To be done ::
1 > From the traffic-stop passage, return word for word the part that opens with the words containing "The most effective knowledge" and closes with "law enforcement officers.".
2 > In the traffic-stop passage, who should have access to any data about hiding places on land vehicles?
3 > Decide whether each statement below agrees with the traffic-stop passage. Answer yes or no for each, and quote the words of the passage that settle it.
(a) The most effective knowledge is usually the most up-to-date knowledge.
(b) The main object is to alert the officer to hiding places only after the officer reaches the stopped vehicle.
(c) An officer who misses or cannot get into a hiding place faces a situation that can be dangerous.

This is not efficient because criminals are always seeking new ways to avoid detection, and one such way will be to find new hiding places in a vehicle. This can create great problems for the officer. For example, he may miss a hiding place and thus miss illegal items, or he may not be able to gain access to a particular hiding place. Not only is this inefficient, it can be dangerous.
Therefore, there is a need for a means and a method for improving the efficiency and effectiveness of a law enforcement traffic stop by providing information to an officer regarding potential hiding places on the stopped vehicle and providing information on the most efficient and effective ways and means for gaining access to such hiding places.
One very effective method of improving the efficiency of a search of a stopped vehicle will be to permit a law enforcement officer to be able to use a pool of knowledge. Thus, it would increase the efficiency of traffic stops if a law enforcement officer could contact others regarding the stopped vehicle and tap into their knowledge.
Therefore, there is a need for a means and a method for improving the efficiency and effectiveness of a law enforcement traffic stop by providing a means for a law enforcement officer to communicate with others concerning the stopped vehicle.
The most effective knowledge is generally the most up-to-date knowledge. Therefore, in the traffic stop situation of interest to this disclosure, it will be most helpful if data associated with each land vehicle is continually updated. This will permit the data base to take advantage of all of the newest information for each traffic stop whereby any new tricks tried by criminals will quickly be made known to all law enforcement officers.
Therefore, there is a need for a means and a method for improving the efficiency and effectiveness of a law enforcement traffic stop by providing a data base that is updated on a continuous or periodic basis.
Any data and information known to law enforcement should not be available to others. Therefore, any data associated with hiding places on land vehicles should be available only to authorized personnel.
Therefore, there is a need for a means and a method for improving the efficiency and effectiveness of a law enforcement traffic stop which is available only to authorized personnel.
It is a main object of the present invention to provide a means and a method for alerting a law enforcement officer of potential hiding places in a motor vehicle before the officer even approaches the stopped vehicle.
It is another object of the present invention to provide a means and a method for alerting a law enforcement officer of potential hiding places in a motor vehicle and provide instructions on the most effective ways of finding and opening those hiding places before the officer even approaches the stopped vehicle.
It is another object of the present invention to provide a means and a method for alerting a law enforcement officer of potential hiding places in a motor vehicle and keeping the officer alerted to any new areas that may have been used.
It is another object of the present invention to provide a means and a method for alerting a law enforcement officer of potential hiding places in a motor vehicle which can be updated by car manufacturers as new models are released each year.

Source material ::
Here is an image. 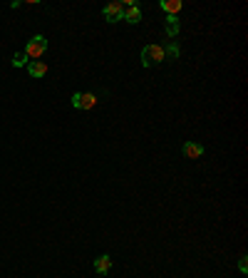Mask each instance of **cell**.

Problem solutions ::
1 >
The most effective knowledge is generally the most up-to-date knowledge. Therefore, in the traffic stop situation of interest to this disclosure, it will be most helpful if data associated with each land vehicle is continually updated. This will permit the data base to take advantage of all of the newest information for each traffic stop whereby any new tricks tried by criminals will quickly be made known to all law enforcement officers.

2 > Only authorized personnel.

3 >
(a) Yes: "The most effective knowledge is generally the most up-to-date knowledge."
(b) No: "before the officer even approaches the stopped vehicle."
(c) Yes: "Not only is this inefficient, it can be dangerous."